------ Listing

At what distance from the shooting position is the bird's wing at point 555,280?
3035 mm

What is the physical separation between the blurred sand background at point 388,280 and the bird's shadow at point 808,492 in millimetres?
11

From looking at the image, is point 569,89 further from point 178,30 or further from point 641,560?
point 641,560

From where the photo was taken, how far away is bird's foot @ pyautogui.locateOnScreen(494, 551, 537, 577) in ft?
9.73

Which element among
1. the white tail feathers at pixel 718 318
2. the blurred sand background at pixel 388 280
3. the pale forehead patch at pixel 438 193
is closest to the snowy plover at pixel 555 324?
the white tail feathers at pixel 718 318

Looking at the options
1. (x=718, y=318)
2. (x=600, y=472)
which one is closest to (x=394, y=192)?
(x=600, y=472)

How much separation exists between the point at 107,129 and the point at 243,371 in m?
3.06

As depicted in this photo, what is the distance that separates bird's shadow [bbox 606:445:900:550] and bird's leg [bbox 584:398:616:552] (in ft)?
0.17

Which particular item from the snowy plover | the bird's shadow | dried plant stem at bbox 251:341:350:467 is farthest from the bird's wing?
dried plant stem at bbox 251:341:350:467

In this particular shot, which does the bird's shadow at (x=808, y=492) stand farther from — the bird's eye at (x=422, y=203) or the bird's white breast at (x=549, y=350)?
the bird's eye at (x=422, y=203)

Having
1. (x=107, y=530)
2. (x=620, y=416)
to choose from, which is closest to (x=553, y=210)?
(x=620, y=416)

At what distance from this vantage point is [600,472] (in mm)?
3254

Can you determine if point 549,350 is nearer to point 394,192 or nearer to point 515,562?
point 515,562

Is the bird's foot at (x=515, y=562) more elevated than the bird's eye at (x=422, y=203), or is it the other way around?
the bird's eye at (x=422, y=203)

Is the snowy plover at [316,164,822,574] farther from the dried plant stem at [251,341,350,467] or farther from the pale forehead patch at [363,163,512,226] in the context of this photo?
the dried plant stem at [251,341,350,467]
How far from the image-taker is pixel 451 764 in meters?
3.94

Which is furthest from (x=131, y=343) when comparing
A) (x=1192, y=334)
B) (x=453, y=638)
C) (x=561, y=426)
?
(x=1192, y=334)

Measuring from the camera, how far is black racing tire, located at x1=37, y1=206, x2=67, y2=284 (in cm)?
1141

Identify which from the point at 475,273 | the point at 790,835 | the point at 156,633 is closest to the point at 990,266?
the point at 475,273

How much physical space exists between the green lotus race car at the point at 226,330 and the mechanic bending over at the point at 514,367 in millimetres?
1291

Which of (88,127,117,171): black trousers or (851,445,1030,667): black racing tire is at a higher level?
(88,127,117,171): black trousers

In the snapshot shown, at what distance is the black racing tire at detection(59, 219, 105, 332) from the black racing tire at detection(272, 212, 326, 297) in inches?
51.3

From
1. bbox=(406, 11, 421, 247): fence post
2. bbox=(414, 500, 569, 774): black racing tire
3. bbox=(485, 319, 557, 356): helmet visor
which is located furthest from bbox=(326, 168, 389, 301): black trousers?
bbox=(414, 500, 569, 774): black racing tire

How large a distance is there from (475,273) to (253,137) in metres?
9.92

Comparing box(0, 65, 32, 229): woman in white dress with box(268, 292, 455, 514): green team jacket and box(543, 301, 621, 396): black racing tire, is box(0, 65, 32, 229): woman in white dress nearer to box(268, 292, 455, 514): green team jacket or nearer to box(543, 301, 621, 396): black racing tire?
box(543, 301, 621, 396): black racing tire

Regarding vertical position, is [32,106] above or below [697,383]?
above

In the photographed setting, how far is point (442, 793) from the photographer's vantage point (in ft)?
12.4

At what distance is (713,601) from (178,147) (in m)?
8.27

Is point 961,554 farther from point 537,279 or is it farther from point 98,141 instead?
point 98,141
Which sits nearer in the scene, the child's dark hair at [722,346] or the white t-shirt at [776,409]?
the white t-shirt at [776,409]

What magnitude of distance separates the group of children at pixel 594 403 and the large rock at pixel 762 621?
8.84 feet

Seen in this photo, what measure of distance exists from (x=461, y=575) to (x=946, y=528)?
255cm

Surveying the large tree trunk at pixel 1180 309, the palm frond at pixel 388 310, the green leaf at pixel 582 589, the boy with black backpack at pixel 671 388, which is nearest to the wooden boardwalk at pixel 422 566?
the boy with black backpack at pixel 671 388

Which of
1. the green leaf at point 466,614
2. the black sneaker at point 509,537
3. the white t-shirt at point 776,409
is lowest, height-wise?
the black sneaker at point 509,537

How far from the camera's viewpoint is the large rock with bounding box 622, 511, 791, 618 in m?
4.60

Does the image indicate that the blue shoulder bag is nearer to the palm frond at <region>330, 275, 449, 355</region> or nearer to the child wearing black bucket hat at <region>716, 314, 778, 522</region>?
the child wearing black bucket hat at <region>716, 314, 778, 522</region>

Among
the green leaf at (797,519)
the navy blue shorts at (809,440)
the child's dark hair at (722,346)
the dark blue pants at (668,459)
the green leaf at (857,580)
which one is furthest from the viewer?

------------

Repeat the listing in full, keeping every line exactly as it is.

At what distance from the shooting position is the bird's wing at point 555,280?
3035 mm

What is the physical separation between the blurred sand background at point 388,280 and the bird's shadow at point 808,492 in millimetres?
11

From looking at the image, is point 569,89 further from point 178,30 or further from point 641,560?
point 641,560

From where the photo was taken, how far away is bird's foot @ pyautogui.locateOnScreen(494, 551, 537, 577) in ft?
9.73

Which element among
1. the white tail feathers at pixel 718 318
2. the blurred sand background at pixel 388 280
3. the pale forehead patch at pixel 438 193
is closest to the snowy plover at pixel 555 324?
the white tail feathers at pixel 718 318

Looking at the options
1. (x=718, y=318)
2. (x=600, y=472)
which one is closest to (x=394, y=192)?
(x=600, y=472)

How much separation exists between the point at 107,129 and the point at 243,371 in m?
3.06

As depicted in this photo, what is the distance that separates bird's shadow [bbox 606:445:900:550] and bird's leg [bbox 584:398:616:552] (in ft)?
0.17

Which particular item from the snowy plover | the bird's shadow | dried plant stem at bbox 251:341:350:467 is farthest from the bird's wing?
dried plant stem at bbox 251:341:350:467

In this particular shot, which does the bird's shadow at (x=808, y=492) stand farther from — the bird's eye at (x=422, y=203) or the bird's white breast at (x=549, y=350)?
the bird's eye at (x=422, y=203)

Having
1. (x=107, y=530)
2. (x=620, y=416)
to choose from, which is closest to (x=553, y=210)?
(x=620, y=416)

At what distance from this vantage point is [600,472] (in mm)?
3254

Can you determine if point 549,350 is nearer to point 394,192 or nearer to point 515,562?
point 515,562

Is the bird's foot at (x=515, y=562) more elevated than the bird's eye at (x=422, y=203), or is it the other way around?
the bird's eye at (x=422, y=203)

Is the snowy plover at [316,164,822,574] farther from the dried plant stem at [251,341,350,467] or farther from the pale forehead patch at [363,163,512,226] in the context of this photo?
the dried plant stem at [251,341,350,467]
How far from the image-taker is pixel 451 764 in meters?
3.94

Which is furthest from (x=131, y=343) when comparing
A) (x=1192, y=334)
B) (x=453, y=638)
C) (x=561, y=426)
?
(x=1192, y=334)

Measuring from the camera, how far is black racing tire, located at x1=37, y1=206, x2=67, y2=284 (in cm)?
1141

Identify which from the point at 475,273 | the point at 790,835 | the point at 156,633 is closest to the point at 990,266?
the point at 475,273

How much physical space exists between the green lotus race car at the point at 226,330 and the mechanic bending over at the point at 514,367 in millimetres?
1291

Which of (88,127,117,171): black trousers or (851,445,1030,667): black racing tire is at a higher level?
(88,127,117,171): black trousers

In the snapshot shown, at what distance is the black racing tire at detection(59, 219, 105, 332) from the black racing tire at detection(272, 212, 326, 297) in inches?
51.3

From
1. bbox=(406, 11, 421, 247): fence post
2. bbox=(414, 500, 569, 774): black racing tire
3. bbox=(485, 319, 557, 356): helmet visor
which is located furthest from bbox=(326, 168, 389, 301): black trousers?
bbox=(414, 500, 569, 774): black racing tire

How large a distance is there from (475,273) to (253,137) in metres?
9.92

Comparing box(0, 65, 32, 229): woman in white dress with box(268, 292, 455, 514): green team jacket and box(543, 301, 621, 396): black racing tire, is box(0, 65, 32, 229): woman in white dress nearer to box(268, 292, 455, 514): green team jacket or nearer to box(543, 301, 621, 396): black racing tire?
box(543, 301, 621, 396): black racing tire

Regarding vertical position, is [32,106] above or below [697,383]?
above

In the photographed setting, how far is point (442, 793) from the photographer's vantage point (in ft)?
12.4

At what distance is (713,601) from (178,147) (in m)?
8.27

Is point 961,554 farther from point 537,279 or is it farther from point 98,141 instead?
point 98,141
Which sits nearer in the scene, the child's dark hair at [722,346] or the white t-shirt at [776,409]?
the white t-shirt at [776,409]

What magnitude of distance separates the group of children at pixel 594 403 and the large rock at pixel 762 621?
8.84 feet

Seen in this photo, what measure of distance exists from (x=461, y=575) to (x=946, y=528)?
255cm

Surveying the large tree trunk at pixel 1180 309, the palm frond at pixel 388 310, the green leaf at pixel 582 589, the boy with black backpack at pixel 671 388, which is nearest to the wooden boardwalk at pixel 422 566?
the boy with black backpack at pixel 671 388

Which of
1. the green leaf at point 466,614
2. the black sneaker at point 509,537
3. the white t-shirt at point 776,409
is lowest, height-wise?
the black sneaker at point 509,537

How far from the camera's viewpoint is the large rock with bounding box 622, 511, 791, 618 in m?
4.60

Does the image indicate that the blue shoulder bag is nearer to the palm frond at <region>330, 275, 449, 355</region> or nearer to the child wearing black bucket hat at <region>716, 314, 778, 522</region>?
the child wearing black bucket hat at <region>716, 314, 778, 522</region>

Among
the green leaf at (797,519)
the navy blue shorts at (809,440)
the child's dark hair at (722,346)
the dark blue pants at (668,459)
the green leaf at (857,580)
which one is furthest from the viewer?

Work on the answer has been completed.